:: WHAT THE TASK REQUIRES ::
Repeat all of the material below word for word, leaving out the pictures.
[Opening DATA FOR REVIEW section]
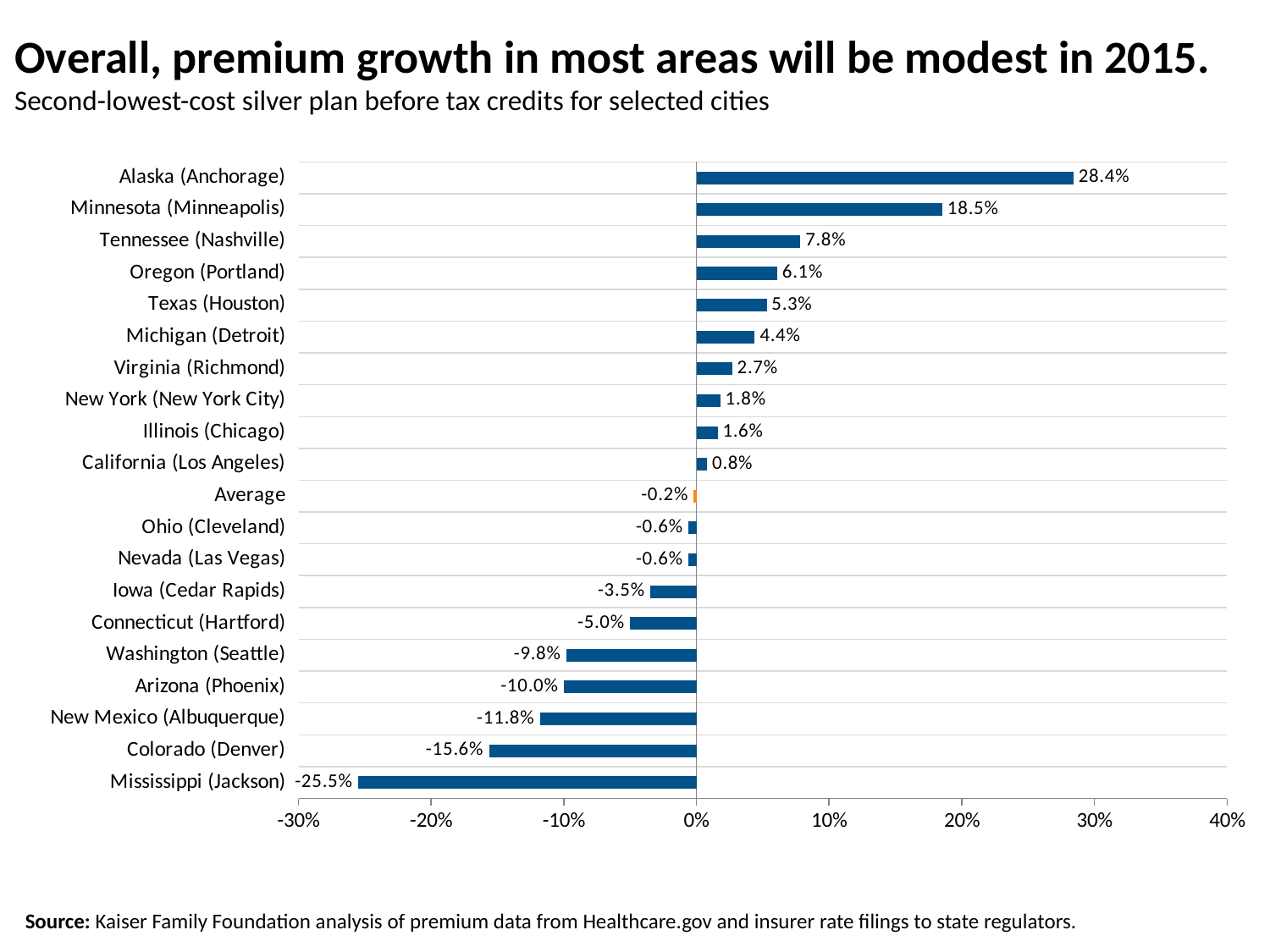
What is the value shown for the Average bar? -0.2% What is the value shown for Colorado (Denver)? -15.6% Which city has the lowest premium growth? Mississippi (Jackson) Which city has the highest premium growth? Alaska (Anchorage) What kind of chart is shown on the slide? Bar chart What is the premium growth value for Alaska (Anchorage)? 28.4% Which has a larger value, Texas (Houston) or Michigan (Detroit)? Texas (Houston) What is the difference between the values for Alaska (Anchorage) and Minnesota (Minneapolis)? 9.9% What is the value shown for New Mexico (Albuquerque)? -11.8% How many categories (bars) are shown in the chart? 20 Is the value for Minnesota (Minneapolis) greater or less than 10%? greater Which bar is shown in a different colour (orange) from the others? Average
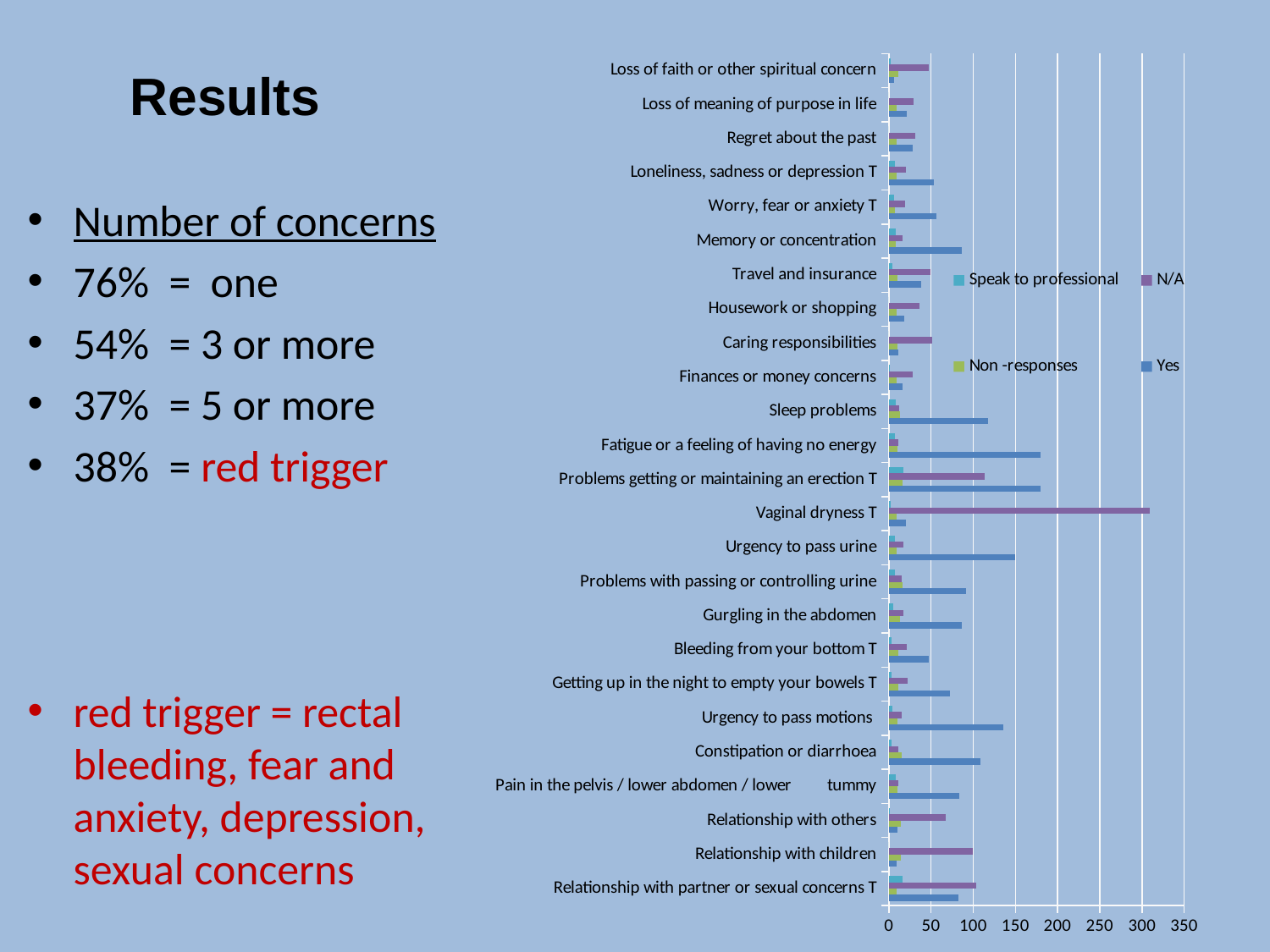
Is the Yes value for Fatigue or a feeling of having no energy greater or less than 150? greater Is the N/A value for Vaginal dryness T greater or less than 300? greater Which series is shown in purple in the chart legend? N/A Is the Yes value for Urgency to pass motions greater or less than 150? less Which category has the longest bar of any series on the chart? Vaginal dryness T Which has the larger Yes value: Sleep problems or Memory or concentration? Sleep problems What kind of chart is shown on the slide? bar chart How many series does the chart legend list? 4 How many categories are plotted on the chart? 25 Which has the larger Yes value: Fatigue or a feeling of having no energy, or Loneliness, sadness or depression T? Fatigue or a feeling of having no energy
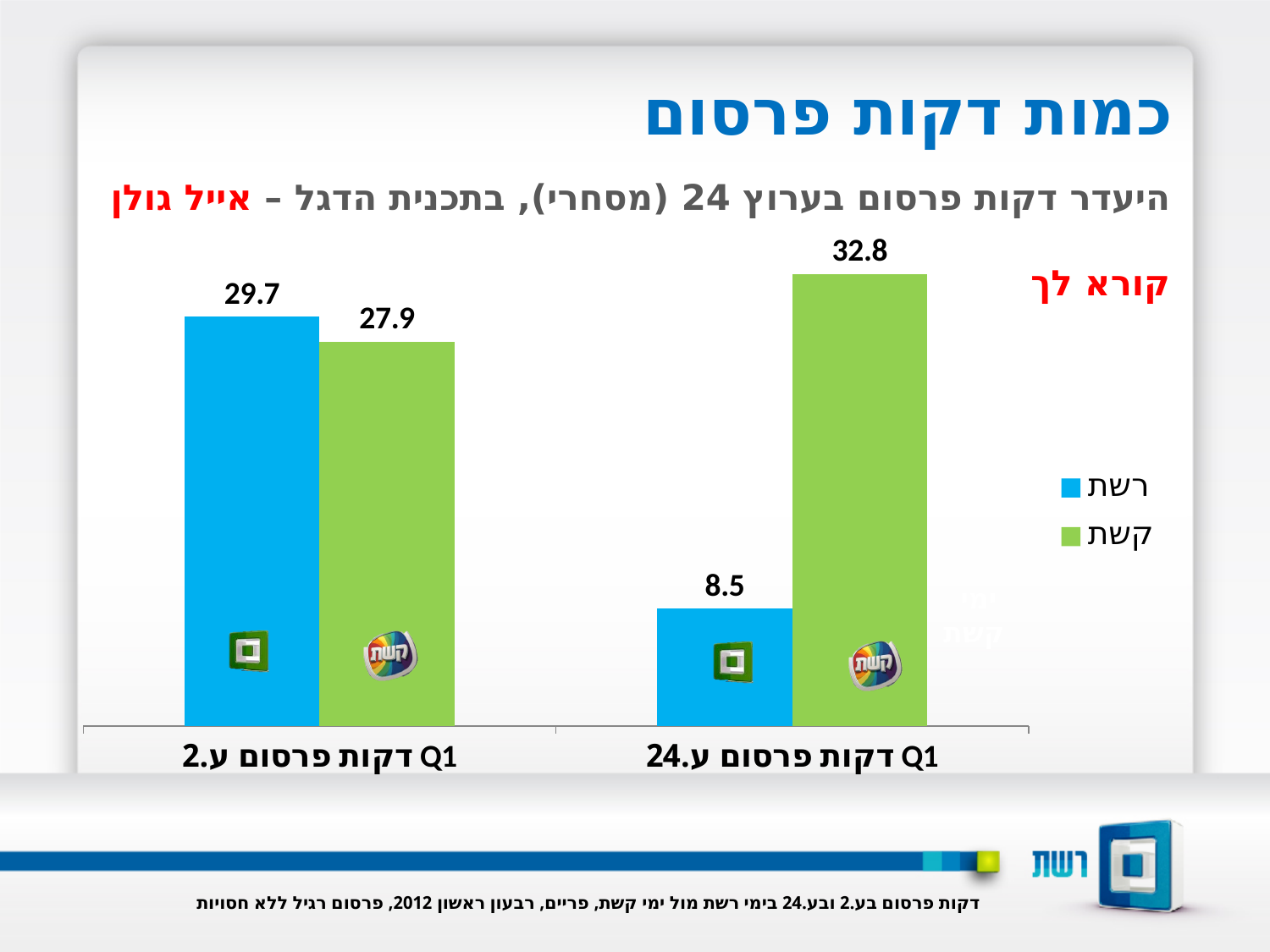
What is the value for רשת in the category Q1 דקות פרסום ע.2? 29.7 What is the value for קשת in the category Q1 דקות פרסום ע.2? 27.9 Which colour represents the series קשת in the legend? green What is the value for קשת in the category Q1 דקות פרסום ע.24? 32.8 Which bar has the lowest value in the chart? רשת in Q1 דקות פרסום ע.24 How many categories are shown on the x axis? 2 What is the value for רשת in the category Q1 דקות פרסום ע.24? 8.5 What is the difference between the קשת and רשת values in the category Q1 דקות פרסום ע.24? 24.3 In the category Q1 דקות פרסום ע.2, which series has the larger value, רשת or קשת? רשת How many series does the legend list? 2 What type of chart is shown on the slide? bar chart Which bar has the highest value in the chart? קשת in Q1 דקות פרסום ע.24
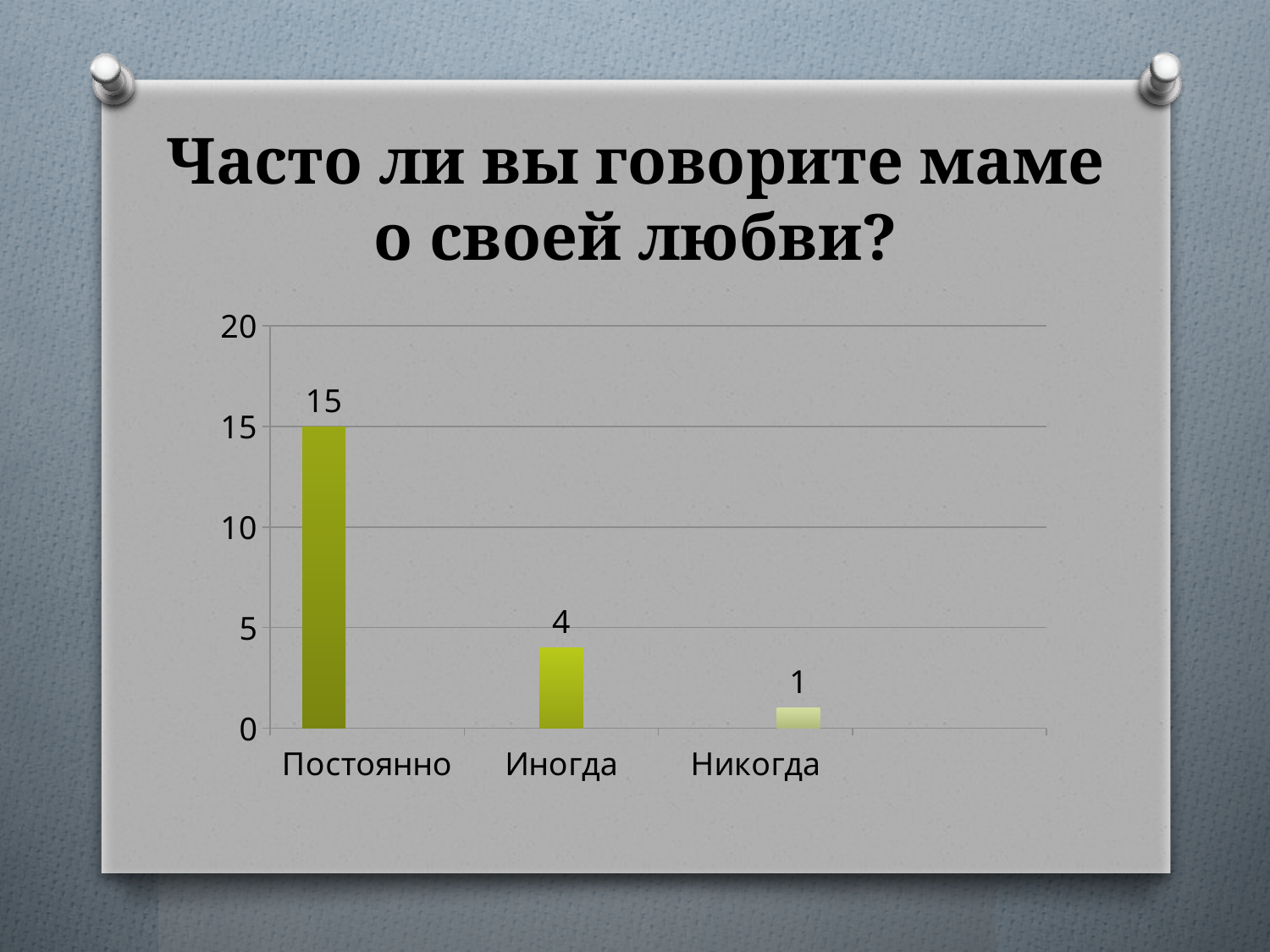
What is the value for Постоянно? 15 What is the title of the slide above the chart? Часто ли вы говорите маме о своей любви? What is the difference between the values for Постоянно and Иногда? 11 What kind of chart is shown on the slide? bar chart How many categories are shown on the x axis? 3 Which is larger, the value for Иногда or the value for Никогда? Иногда Which category has the highest value? Постоянно Which category has the lowest value? Никогда What is the value for Иногда? 4 What is the value for Никогда? 1 What is the difference between the values for Иногда and Никогда? 3 Is the value for Постоянно greater or less than 10? greater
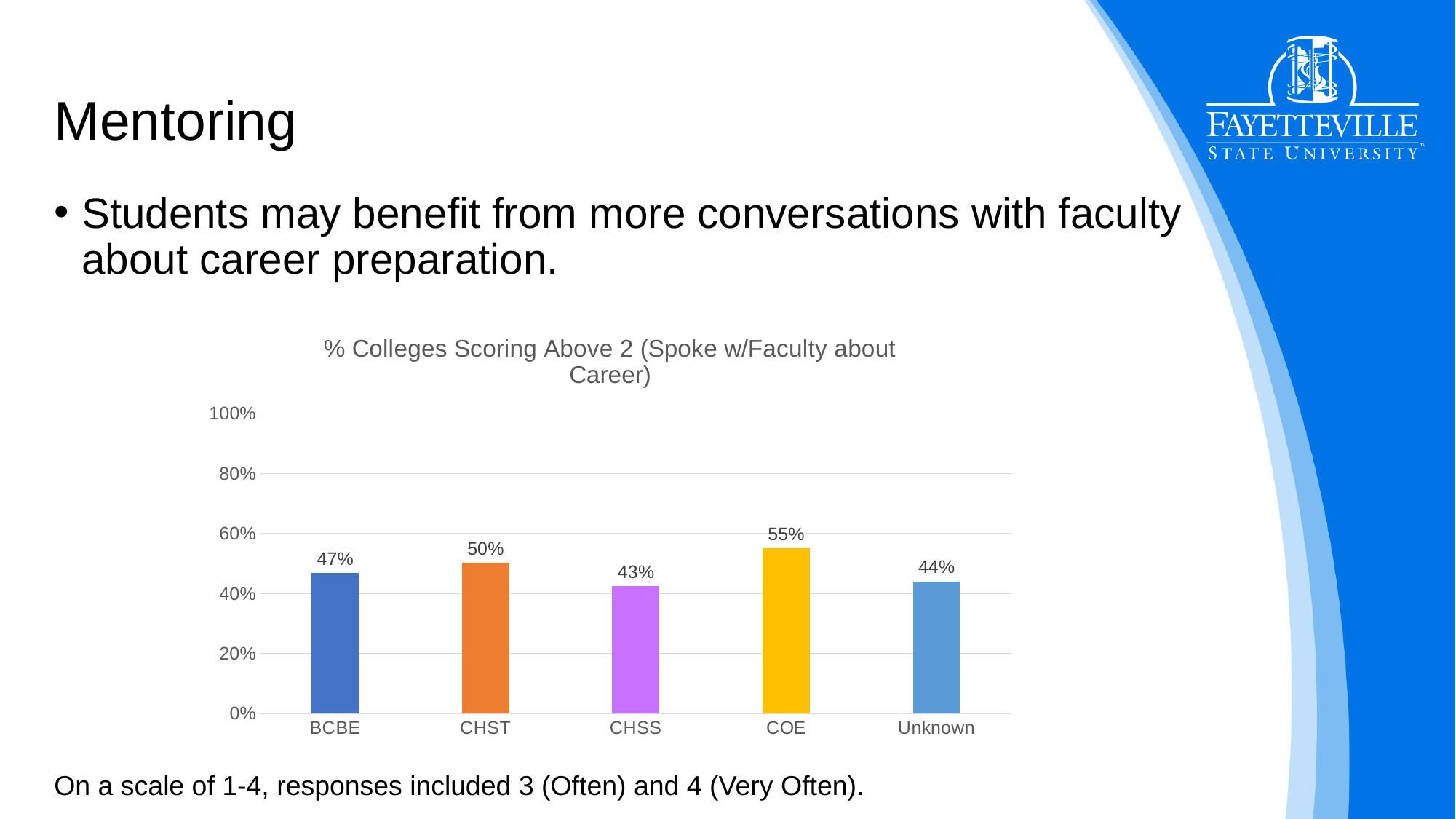
What is the difference between the values for COE and CHSS? 12% Which category has the lowest value? CHSS How many categories are shown on the x axis? 5 What is the value for CHSS? 43% What is the title of the chart? % Colleges Scoring Above 2 (Spoke w/Faculty about Career) What kind of chart is shown on the slide? bar chart What is the difference between the values for CHST and BCBE? 3% What is the value for Unknown? 44% What is the value for COE? 55% Which is larger, the value for BCBE or the value for Unknown? BCBE Is the value for COE greater or less than 60%? less Which category has the highest value? COE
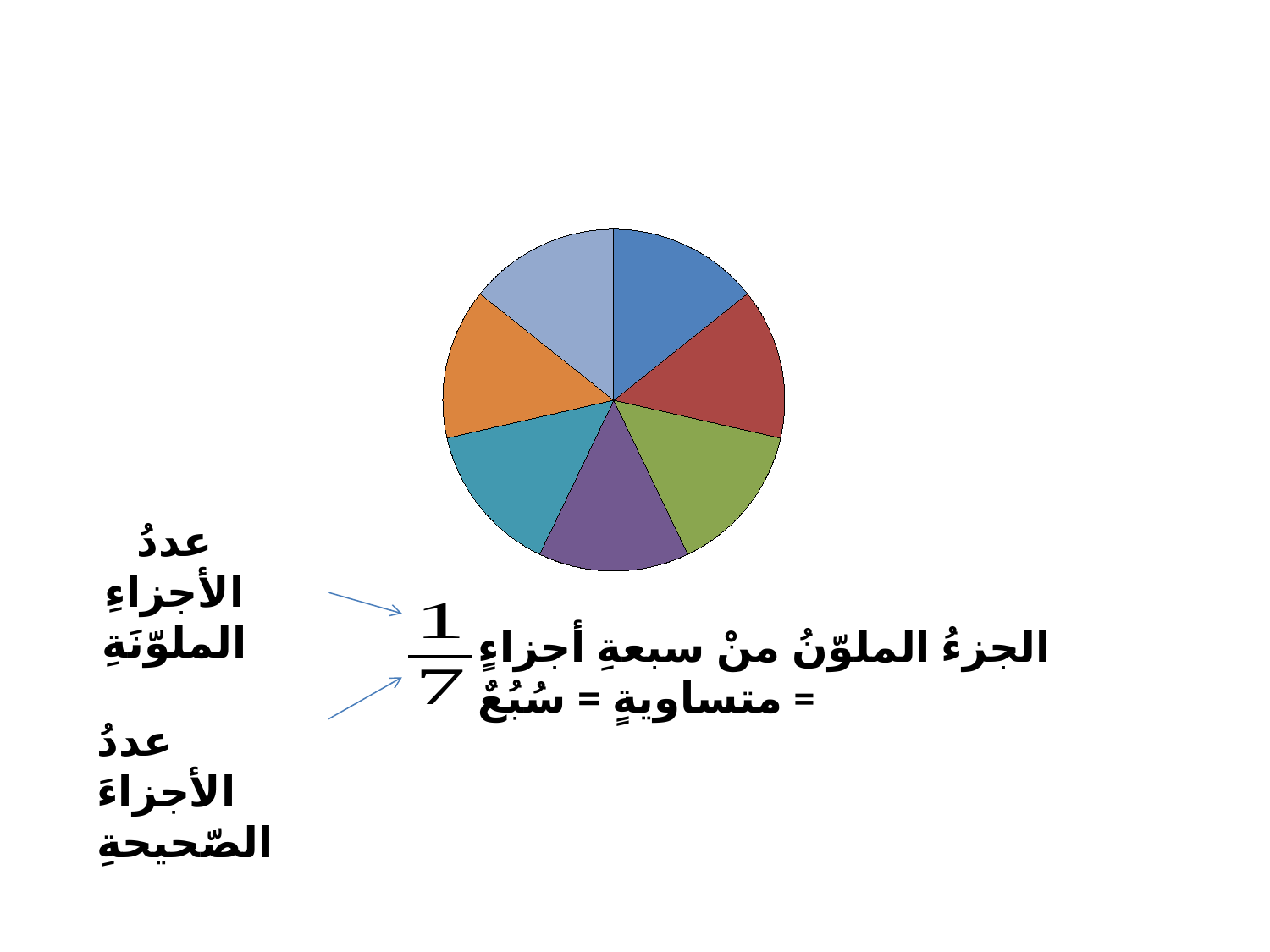
Are the slices of the pie chart equal in size? yes Does the pie chart have a legend? no What kind of chart is shown on the slide? pie chart How many slices does the pie chart have? 7 According to the slide, what fraction of the pie does one slice represent? 1/7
[Closing DATA FOR REVIEW section]
:: SOLUTION FOR THIS EXERCISE ::
What is the value shown for the Average bar? -0.2% What is the value shown for Colorado (Denver)? -15.6% Which city has the lowest premium growth? Mississippi (Jackson) Which city has the highest premium growth? Alaska (Anchorage) What kind of chart is shown on the slide? Bar chart What is the premium growth value for Alaska (Anchorage)? 28.4% Which has a larger value, Texas (Houston) or Michigan (Detroit)? Texas (Houston) What is the difference between the values for Alaska (Anchorage) and Minnesota (Minneapolis)? 9.9% What is the value shown for New Mexico (Albuquerque)? -11.8% How many categories (bars) are shown in the chart? 20 Is the value for Minnesota (Minneapolis) greater or less than 10%? greater Which bar is shown in a different colour (orange) from the others? Average
Is the Yes value for Fatigue or a feeling of having no energy greater or less than 150? greater Is the N/A value for Vaginal dryness T greater or less than 300? greater Which series is shown in purple in the chart legend? N/A Is the Yes value for Urgency to pass motions greater or less than 150? less Which category has the longest bar of any series on the chart? Vaginal dryness T Which has the larger Yes value: Sleep problems or Memory or concentration? Sleep problems What kind of chart is shown on the slide? bar chart How many series does the chart legend list? 4 How many categories are plotted on the chart? 25 Which has the larger Yes value: Fatigue or a feeling of having no energy, or Loneliness, sadness or depression T? Fatigue or a feeling of having no energy
What is the value for רשת in the category Q1 דקות פרסום ע.2? 29.7 What is the value for קשת in the category Q1 דקות פרסום ע.2? 27.9 Which colour represents the series קשת in the legend? green What is the value for קשת in the category Q1 דקות פרסום ע.24? 32.8 Which bar has the lowest value in the chart? רשת in Q1 דקות פרסום ע.24 How many categories are shown on the x axis? 2 What is the value for רשת in the category Q1 דקות פרסום ע.24? 8.5 What is the difference between the קשת and רשת values in the category Q1 דקות פרסום ע.24? 24.3 In the category Q1 דקות פרסום ע.2, which series has the larger value, רשת or קשת? רשת How many series does the legend list? 2 What type of chart is shown on the slide? bar chart Which bar has the highest value in the chart? קשת in Q1 דקות פרסום ע.24
What is the value for Постоянно? 15 What is the title of the slide above the chart? Часто ли вы говорите маме о своей любви? What is the difference between the values for Постоянно and Иногда? 11 What kind of chart is shown on the slide? bar chart How many categories are shown on the x axis? 3 Which is larger, the value for Иногда or the value for Никогда? Иногда Which category has the highest value? Постоянно Which category has the lowest value? Никогда What is the value for Иногда? 4 What is the value for Никогда? 1 What is the difference between the values for Иногда and Никогда? 3 Is the value for Постоянно greater or less than 10? greater
What is the difference between the values for COE and CHSS? 12% Which category has the lowest value? CHSS How many categories are shown on the x axis? 5 What is the value for CHSS? 43% What is the title of the chart? % Colleges Scoring Above 2 (Spoke w/Faculty about Career) What kind of chart is shown on the slide? bar chart What is the difference between the values for CHST and BCBE? 3% What is the value for Unknown? 44% What is the value for COE? 55% Which is larger, the value for BCBE or the value for Unknown? BCBE Is the value for COE greater or less than 60%? less Which category has the highest value? COE
Are the slices of the pie chart equal in size? yes Does the pie chart have a legend? no What kind of chart is shown on the slide? pie chart How many slices does the pie chart have? 7 According to the slide, what fraction of the pie does one slice represent? 1/7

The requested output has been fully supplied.